## Source document
* * *
Five years after an earthquake and tsunami caused a series of meltdowns at the Fukushima Dai-ichi nuclear plant in Japan, there are signs of progress. Many workers cleaning up the ruined plant no longer need to suit up in full respirators. Some nearby villages that were evacuated are open to residents.

But there are still plenty of problems.

"Fukushima Dai-ichi is a complicated cleanup site," says Dale Klein, a former chairman of the U.S Nuclear Regulatory Commission who now consults for the Tokyo Electric Power Company, or Tepco, which owns the plant.

Perhaps the biggest problem is water, Klein says. Groundwater from nearby mountains constantly seeps through the ruined building before spilling into the ocean. Tepco has tried a number of different approaches (including a massive underground ice wall) to try to slow the incursion, but so far efforts to stop it have been only partially successful.

Instead, the company must send the groundwater through a complex filtration system that removes radioactivity. The system is effective at removing some of the most dangerous elements, but one isotope of hydrogen, called tritium, can't be removed because it's literally embedded in the H2O of the water molecules.

"Tritium is part of the water itself, so how do you filter water out of water?" Klein says.
* * *
## Available data
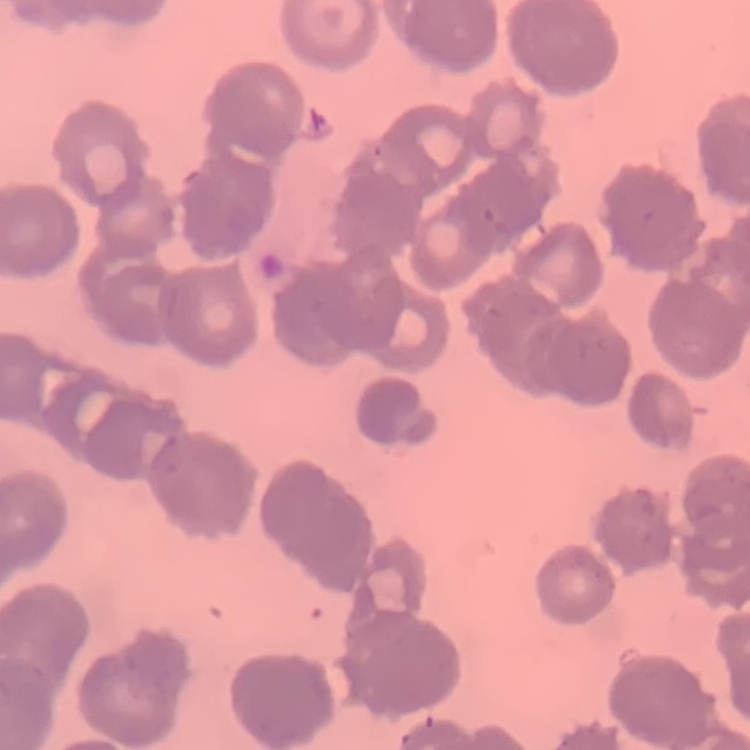

Summary:
  - Erythrocyte morphology: rouleaux formation
  - Stain: Field's or Giemsa
  - Image type: square crop of a larger photomicrograph
  - Preparation: thin blood smear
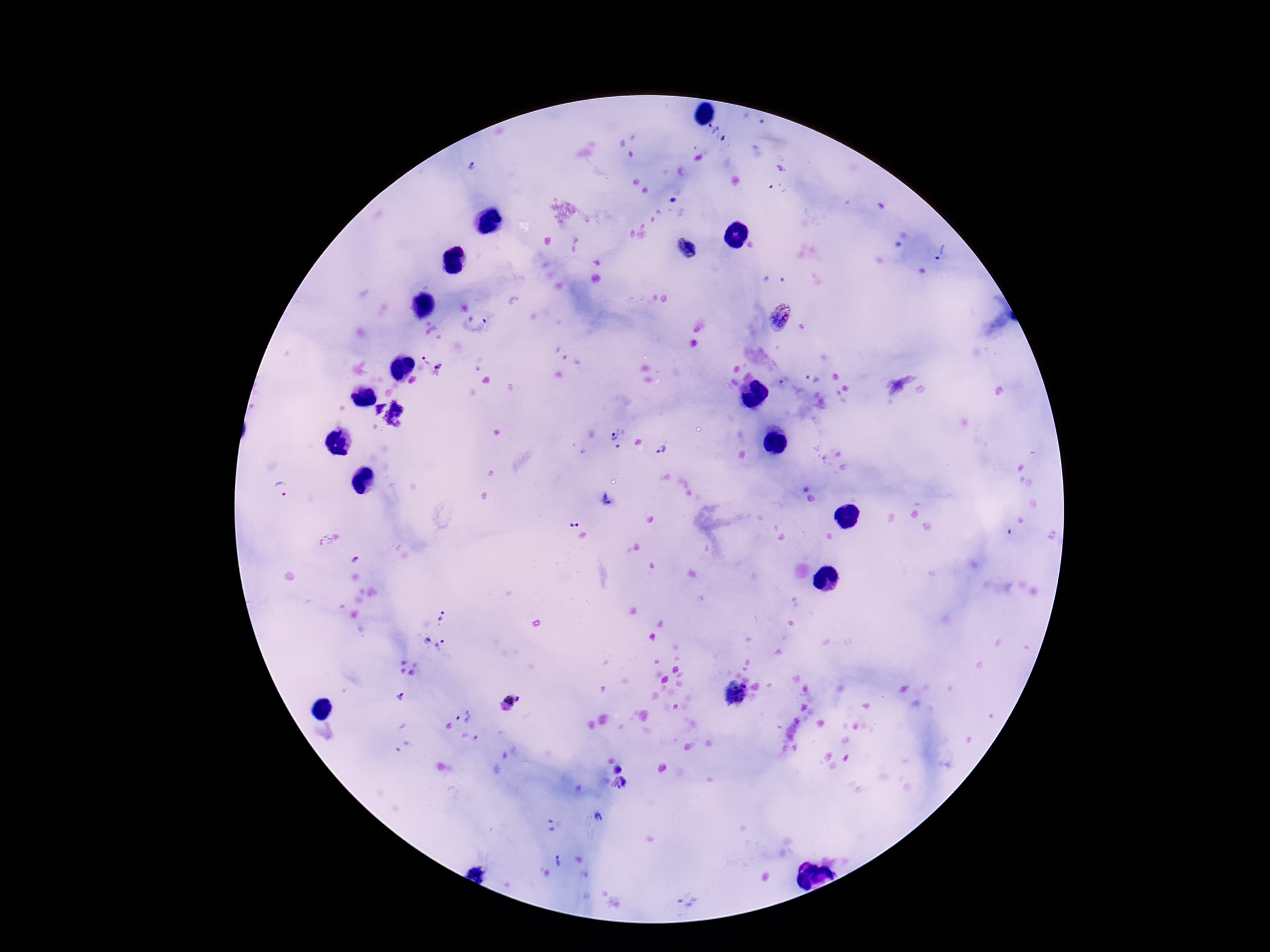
* * *
## Written request 1
From the passage on the Fukushima cleanup, return the part that begins at the words "Five years after" and stops after the words "open to residents.", copied word for word.
## Written request 2
Retype the blood smear listing line for line, leaving the pictures out.

## Full answer 1
Five years after an earthquake and tsunami caused a series of meltdowns at the Fukushima Dai-ichi nuclear plant in Japan, there are signs of progress. Many workers cleaning up the ruined plant no longer need to suit up in full respirators. Some nearby villages that were evacuated are open to residents.

## Full answer 2
Summary:
  - Erythrocyte morphology: rouleaux formation
  - Stain: Field's or Giemsa
  - Image type: square crop of a larger photomicrograph
  - Preparation: thin blood smear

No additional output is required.